Initial analysis suggests that these panics may be attributed to a faulty patch, specifically the one identified by the commit hash 42bceff74928191e2d4d1243b024b8874129602e. This commit, titled "riscv: kexec: Add image loader for kexec file," introduces changes to the arch/riscv/mm/init.c file. The problematic code snippet is:

--- a/arch/riscv/mm/init.c
+++ b/arch/riscv/mm/init.c
@@ -1294,7 +1294,7 @@ static void __init create_linear_mapping_page_table(void)
                    __pa(PAGE_OFFSET) < end)
                        start = __pa(PAGE_OFFSET);
 
-create_linear_mapping_range(start, end, 0);
+create_linear_mapping_range(start, end, PMD_SIZE);
        }

The change from 0 to PMD_SIZE in the create_linear_mapping_range function call is suspected to be the culprit. This modification likely alters the memory mapping strategy, potentially leading to the observed memory access violations and subsequent kernel panics. It’s like changing a key setting in your car’s engine and suddenly it won't start – a small change can have big consequences!

## [Record set]
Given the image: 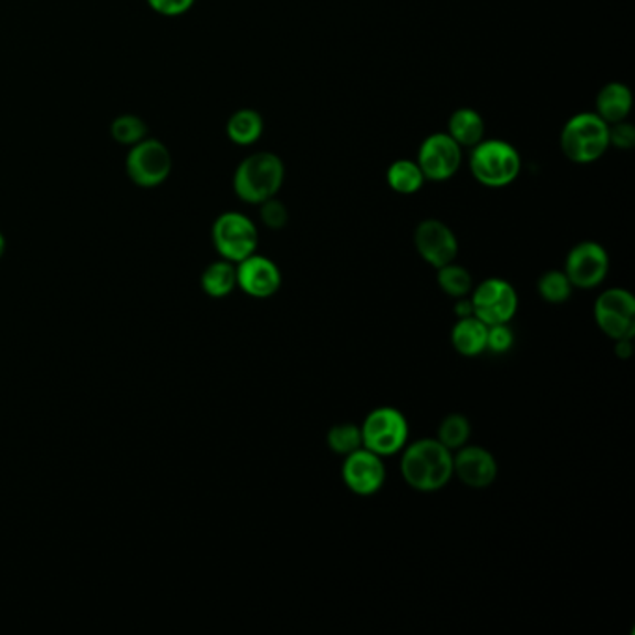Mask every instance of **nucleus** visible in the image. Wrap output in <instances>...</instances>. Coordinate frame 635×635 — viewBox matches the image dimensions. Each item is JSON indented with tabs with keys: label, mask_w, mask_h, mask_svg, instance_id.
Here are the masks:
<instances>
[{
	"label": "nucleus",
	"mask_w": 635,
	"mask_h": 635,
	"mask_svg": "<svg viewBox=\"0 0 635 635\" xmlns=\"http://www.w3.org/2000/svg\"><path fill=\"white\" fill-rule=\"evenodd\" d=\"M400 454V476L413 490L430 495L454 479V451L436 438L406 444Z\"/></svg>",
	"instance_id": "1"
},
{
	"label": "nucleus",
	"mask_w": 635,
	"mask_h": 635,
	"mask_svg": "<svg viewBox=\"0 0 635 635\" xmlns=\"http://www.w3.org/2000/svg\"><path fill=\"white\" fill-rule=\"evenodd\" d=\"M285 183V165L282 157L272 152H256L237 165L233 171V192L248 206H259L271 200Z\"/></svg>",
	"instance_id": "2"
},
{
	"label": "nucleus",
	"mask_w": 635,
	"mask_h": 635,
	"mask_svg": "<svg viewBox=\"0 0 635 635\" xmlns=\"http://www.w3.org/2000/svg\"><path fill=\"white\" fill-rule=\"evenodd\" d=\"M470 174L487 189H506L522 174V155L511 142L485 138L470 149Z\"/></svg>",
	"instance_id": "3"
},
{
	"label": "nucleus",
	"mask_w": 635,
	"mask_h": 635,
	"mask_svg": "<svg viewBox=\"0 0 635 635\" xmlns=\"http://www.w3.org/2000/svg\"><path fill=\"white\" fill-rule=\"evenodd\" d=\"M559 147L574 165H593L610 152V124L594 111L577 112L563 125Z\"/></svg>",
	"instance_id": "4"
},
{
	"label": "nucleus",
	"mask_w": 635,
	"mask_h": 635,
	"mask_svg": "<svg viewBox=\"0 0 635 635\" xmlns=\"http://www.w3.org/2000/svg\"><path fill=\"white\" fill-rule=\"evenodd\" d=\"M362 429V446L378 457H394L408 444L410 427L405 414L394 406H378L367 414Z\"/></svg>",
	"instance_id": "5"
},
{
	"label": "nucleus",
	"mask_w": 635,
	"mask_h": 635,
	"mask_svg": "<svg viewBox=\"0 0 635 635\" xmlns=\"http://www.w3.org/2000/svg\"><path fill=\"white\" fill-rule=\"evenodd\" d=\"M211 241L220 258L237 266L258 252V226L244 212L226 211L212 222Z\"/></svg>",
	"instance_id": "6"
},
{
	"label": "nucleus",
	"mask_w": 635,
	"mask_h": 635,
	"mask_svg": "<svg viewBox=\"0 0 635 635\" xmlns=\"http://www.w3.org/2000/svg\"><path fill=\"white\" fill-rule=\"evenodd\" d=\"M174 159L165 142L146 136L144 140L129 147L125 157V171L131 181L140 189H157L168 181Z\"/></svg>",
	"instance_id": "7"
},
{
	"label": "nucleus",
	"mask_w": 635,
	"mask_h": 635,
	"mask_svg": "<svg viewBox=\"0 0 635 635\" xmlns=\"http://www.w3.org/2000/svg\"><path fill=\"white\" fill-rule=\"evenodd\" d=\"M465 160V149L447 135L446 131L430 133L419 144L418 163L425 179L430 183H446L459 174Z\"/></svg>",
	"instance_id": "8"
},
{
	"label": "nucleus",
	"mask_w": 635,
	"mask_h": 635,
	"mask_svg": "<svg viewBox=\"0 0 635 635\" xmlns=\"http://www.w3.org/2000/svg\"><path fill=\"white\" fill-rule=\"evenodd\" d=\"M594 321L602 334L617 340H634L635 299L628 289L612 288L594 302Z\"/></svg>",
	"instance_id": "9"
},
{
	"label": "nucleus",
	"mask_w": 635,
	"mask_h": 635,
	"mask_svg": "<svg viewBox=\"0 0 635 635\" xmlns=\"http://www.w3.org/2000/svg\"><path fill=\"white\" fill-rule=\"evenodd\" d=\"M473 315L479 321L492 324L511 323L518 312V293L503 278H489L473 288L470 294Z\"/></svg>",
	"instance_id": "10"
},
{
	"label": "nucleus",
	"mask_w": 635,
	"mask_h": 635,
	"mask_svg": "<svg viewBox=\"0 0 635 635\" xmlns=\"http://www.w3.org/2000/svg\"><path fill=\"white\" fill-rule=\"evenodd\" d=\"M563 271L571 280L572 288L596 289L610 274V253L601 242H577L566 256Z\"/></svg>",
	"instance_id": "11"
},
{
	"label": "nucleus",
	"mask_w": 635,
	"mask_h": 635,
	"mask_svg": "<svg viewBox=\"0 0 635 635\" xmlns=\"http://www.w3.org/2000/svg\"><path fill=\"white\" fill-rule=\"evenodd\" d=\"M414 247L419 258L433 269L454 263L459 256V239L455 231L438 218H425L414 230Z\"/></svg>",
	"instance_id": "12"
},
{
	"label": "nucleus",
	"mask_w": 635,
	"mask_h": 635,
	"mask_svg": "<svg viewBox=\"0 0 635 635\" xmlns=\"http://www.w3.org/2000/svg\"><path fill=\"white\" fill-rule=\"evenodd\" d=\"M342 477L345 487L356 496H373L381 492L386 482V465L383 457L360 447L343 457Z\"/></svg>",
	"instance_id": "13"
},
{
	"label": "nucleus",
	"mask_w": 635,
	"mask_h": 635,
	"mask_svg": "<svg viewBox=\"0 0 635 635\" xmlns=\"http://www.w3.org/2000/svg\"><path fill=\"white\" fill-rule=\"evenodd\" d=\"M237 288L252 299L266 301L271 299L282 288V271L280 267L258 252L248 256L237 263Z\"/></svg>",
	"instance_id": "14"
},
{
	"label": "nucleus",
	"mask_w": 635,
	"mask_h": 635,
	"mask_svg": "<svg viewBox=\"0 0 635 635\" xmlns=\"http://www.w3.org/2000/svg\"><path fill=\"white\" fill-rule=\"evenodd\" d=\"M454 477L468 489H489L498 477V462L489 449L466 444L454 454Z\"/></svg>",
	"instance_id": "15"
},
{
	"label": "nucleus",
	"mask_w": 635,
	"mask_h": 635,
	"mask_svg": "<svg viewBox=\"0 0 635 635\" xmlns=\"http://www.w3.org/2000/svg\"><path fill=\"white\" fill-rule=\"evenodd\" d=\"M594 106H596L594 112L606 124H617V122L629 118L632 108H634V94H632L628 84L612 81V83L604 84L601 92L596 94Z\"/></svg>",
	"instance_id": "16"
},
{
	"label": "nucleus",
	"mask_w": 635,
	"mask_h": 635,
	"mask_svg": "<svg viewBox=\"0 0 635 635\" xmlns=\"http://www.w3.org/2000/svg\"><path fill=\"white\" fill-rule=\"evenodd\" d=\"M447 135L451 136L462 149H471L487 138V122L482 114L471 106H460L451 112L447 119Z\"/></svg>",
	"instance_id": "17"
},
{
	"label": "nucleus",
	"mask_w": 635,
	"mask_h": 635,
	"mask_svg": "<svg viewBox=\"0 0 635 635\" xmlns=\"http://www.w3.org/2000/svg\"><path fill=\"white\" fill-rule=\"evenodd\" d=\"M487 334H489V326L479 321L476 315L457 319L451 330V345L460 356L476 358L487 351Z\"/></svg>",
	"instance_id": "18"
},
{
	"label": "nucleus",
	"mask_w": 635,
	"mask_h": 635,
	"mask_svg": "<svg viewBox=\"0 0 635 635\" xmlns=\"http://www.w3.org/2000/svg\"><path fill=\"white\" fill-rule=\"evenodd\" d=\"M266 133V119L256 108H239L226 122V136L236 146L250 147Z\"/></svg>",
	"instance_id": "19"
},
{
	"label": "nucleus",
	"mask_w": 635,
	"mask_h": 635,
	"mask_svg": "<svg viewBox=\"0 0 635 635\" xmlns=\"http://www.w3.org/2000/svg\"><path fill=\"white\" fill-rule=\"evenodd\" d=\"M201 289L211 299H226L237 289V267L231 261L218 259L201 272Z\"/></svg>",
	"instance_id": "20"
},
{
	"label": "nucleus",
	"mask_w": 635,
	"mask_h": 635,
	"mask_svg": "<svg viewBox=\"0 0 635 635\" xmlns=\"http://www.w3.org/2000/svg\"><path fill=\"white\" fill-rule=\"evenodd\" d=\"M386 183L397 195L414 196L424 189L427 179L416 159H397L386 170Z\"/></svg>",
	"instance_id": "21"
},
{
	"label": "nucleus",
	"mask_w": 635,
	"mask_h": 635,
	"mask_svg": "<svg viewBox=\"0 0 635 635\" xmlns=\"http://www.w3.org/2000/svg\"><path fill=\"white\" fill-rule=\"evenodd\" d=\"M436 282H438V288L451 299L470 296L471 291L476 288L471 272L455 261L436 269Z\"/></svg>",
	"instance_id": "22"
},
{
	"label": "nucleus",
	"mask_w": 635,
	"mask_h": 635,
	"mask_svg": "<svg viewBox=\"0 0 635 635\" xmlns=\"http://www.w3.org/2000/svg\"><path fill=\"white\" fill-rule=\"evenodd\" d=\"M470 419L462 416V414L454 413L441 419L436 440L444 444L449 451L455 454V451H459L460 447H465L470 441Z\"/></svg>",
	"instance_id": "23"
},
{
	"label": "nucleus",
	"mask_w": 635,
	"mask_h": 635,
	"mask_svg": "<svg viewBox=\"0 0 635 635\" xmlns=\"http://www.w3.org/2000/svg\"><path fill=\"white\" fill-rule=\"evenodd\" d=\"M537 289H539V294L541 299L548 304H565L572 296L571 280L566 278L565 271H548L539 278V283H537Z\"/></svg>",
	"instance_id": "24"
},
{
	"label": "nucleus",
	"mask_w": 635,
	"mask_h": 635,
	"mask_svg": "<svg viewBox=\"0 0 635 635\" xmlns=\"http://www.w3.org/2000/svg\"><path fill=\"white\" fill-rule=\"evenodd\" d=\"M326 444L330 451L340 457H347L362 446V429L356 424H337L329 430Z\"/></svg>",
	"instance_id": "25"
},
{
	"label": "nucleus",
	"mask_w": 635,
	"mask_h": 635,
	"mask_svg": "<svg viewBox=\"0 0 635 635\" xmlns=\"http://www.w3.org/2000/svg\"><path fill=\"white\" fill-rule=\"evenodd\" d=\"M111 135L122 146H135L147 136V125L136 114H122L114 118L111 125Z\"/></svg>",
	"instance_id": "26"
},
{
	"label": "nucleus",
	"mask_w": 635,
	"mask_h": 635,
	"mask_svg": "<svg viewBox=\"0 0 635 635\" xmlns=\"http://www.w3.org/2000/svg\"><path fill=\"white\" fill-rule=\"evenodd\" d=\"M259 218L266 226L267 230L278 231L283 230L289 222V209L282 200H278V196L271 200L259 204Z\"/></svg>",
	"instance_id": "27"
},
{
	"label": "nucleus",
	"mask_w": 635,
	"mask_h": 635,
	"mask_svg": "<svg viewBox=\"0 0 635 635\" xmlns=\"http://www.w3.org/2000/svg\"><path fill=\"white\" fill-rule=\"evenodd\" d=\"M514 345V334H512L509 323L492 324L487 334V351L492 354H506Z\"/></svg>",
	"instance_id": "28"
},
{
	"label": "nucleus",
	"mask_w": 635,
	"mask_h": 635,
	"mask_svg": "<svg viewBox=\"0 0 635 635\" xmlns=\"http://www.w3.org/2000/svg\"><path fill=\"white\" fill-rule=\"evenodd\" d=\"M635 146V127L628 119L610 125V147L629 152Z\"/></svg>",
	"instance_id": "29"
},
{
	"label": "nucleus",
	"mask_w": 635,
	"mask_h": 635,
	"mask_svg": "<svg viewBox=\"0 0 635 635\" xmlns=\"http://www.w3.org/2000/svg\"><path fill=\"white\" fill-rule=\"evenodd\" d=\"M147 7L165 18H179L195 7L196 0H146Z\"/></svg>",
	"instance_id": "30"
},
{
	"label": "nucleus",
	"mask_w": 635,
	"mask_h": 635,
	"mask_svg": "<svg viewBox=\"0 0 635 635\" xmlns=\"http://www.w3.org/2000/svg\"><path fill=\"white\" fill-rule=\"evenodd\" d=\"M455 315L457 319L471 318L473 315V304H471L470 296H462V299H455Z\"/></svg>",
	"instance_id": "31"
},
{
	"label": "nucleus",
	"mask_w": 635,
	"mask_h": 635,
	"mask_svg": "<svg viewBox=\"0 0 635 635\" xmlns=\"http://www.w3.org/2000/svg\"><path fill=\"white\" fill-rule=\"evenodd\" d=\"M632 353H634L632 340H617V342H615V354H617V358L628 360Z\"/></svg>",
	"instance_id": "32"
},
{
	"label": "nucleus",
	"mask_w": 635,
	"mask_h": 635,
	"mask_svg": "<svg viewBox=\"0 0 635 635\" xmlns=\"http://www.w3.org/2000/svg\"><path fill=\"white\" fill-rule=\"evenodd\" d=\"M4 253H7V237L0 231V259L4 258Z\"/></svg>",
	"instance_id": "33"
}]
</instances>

## [Your goal]
Please repeat the kexec patch analysis, starting at "-create_linear_mapping_range(start, end, 0);" and ending at "have big consequences!", but substitute "source of the crashes" for every "culprit".

## [Exercise output]
-create_linear_mapping_range(start, end, 0);
+create_linear_mapping_range(start, end, PMD_SIZE);
        }

The change from 0 to PMD_SIZE in the create_linear_mapping_range function call is suspected to be the source of the crashes. This modification likely alters the memory mapping strategy, potentially leading to the observed memory access violations and subsequent kernel panics. It’s like changing a key setting in your car’s engine and suddenly it won't start – a small change can have big consequences!